Not all workers are eligible for repatriation; over 700 Filipinos were turned away due to ongoing court cases, bank loans, or bills, according to a source. Most are also not eligible to regularise their stay, and the option to do so is only available to domestic workers, those who became irregular after March 1, 2020, and a limited number of other non-nationals.
There is also a reluctance by many to avail of the amnesty because of the precarious health and economic conditions in their home countries. Workers with unpaid wages also do not want to leave without guarantee of their dues.

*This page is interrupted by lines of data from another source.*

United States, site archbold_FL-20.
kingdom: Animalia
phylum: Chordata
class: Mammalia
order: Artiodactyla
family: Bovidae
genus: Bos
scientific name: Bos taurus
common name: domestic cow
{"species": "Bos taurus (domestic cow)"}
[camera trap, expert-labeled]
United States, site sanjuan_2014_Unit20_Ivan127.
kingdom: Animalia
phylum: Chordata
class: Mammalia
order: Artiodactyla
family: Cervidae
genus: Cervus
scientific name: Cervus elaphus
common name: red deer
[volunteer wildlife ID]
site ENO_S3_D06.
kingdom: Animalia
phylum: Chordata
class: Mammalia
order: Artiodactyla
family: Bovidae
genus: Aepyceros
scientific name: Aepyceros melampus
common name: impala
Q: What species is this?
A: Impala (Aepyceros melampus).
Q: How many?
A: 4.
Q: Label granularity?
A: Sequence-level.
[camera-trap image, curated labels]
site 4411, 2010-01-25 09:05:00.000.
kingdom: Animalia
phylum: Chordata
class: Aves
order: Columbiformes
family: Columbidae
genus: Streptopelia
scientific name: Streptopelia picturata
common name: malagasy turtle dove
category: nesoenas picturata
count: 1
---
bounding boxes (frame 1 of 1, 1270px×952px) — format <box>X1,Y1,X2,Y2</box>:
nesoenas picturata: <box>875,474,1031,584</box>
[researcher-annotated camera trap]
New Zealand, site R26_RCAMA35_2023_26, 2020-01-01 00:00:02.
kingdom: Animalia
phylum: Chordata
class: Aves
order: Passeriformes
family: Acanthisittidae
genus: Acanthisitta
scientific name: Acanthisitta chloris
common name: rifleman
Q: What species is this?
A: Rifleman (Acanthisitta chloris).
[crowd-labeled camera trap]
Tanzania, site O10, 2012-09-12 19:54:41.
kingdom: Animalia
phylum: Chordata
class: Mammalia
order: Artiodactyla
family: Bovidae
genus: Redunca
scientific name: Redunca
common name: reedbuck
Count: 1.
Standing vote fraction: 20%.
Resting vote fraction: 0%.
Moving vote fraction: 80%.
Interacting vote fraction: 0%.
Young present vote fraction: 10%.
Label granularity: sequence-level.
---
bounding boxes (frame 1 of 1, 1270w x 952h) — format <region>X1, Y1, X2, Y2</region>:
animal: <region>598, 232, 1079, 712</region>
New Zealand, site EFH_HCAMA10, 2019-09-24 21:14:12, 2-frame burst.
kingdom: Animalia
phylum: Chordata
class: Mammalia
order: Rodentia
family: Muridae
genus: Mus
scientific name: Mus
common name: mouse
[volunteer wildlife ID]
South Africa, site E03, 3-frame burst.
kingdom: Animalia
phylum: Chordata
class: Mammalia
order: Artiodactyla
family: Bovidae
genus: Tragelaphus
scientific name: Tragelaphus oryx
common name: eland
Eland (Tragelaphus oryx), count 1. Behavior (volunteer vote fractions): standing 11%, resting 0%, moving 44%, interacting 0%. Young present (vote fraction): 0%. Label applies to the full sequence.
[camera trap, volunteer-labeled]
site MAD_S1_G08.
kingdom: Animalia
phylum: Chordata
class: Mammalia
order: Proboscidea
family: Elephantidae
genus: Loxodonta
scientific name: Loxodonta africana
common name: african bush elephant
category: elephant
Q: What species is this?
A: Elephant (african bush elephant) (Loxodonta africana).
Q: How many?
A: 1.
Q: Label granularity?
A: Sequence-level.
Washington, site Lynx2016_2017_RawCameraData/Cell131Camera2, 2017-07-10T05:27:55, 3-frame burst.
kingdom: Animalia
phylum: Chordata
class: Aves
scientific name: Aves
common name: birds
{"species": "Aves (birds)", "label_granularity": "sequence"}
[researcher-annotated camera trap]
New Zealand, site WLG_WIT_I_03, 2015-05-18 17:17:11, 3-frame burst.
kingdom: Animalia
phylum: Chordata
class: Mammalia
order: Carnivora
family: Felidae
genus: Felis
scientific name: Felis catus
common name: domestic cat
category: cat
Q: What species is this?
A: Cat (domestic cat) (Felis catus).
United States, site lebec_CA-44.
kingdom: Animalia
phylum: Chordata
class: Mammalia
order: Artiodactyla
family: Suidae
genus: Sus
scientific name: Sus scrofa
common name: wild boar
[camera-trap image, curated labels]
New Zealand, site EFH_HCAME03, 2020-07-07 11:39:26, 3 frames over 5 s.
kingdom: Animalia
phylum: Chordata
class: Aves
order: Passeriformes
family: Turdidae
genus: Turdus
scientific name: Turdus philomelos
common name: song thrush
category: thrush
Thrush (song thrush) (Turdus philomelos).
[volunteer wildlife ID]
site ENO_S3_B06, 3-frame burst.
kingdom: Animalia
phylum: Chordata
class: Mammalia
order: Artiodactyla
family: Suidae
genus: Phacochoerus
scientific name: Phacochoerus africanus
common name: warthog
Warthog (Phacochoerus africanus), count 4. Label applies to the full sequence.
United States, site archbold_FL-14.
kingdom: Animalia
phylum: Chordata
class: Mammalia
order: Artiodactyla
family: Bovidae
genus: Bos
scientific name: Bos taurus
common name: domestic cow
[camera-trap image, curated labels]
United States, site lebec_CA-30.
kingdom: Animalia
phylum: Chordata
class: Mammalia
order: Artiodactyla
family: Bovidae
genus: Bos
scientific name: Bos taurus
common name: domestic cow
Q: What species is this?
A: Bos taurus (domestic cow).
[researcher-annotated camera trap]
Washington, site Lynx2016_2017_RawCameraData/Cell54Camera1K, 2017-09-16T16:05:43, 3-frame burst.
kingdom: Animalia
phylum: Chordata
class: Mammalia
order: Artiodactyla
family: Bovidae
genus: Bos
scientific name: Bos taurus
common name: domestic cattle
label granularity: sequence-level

The Kuwaiti government is paying for most repatriation flights via Kuwait Airways (those on visit visas or expired visit visas will need to pay their own way and coordinate with their embassy, though they will not have to pay any fines). While this is a positive move that will help workers who want to return home to leave, the risks of mass repatriation do not appear to be fully addressed. There is no pre-departure testing of amnesty applicants so far. Many workers will be returning to countries that may have not have the capacity for testing, particularly in the more remote areas where many of these workers will travel on to. The number of people they encounter in transit to their home cities will pose a further health risk.
The preparedness and willingness of countries of origin to accept returnees need to be factored into the government response. For many migrant workers, returning home may remain the only option as they are unlikely to find jobs in the tough economic climate. However, Kuwait can help minimise public health risks through pre-departure testing, providing safety equipment to applicants, and loosening restrictions on regularisation.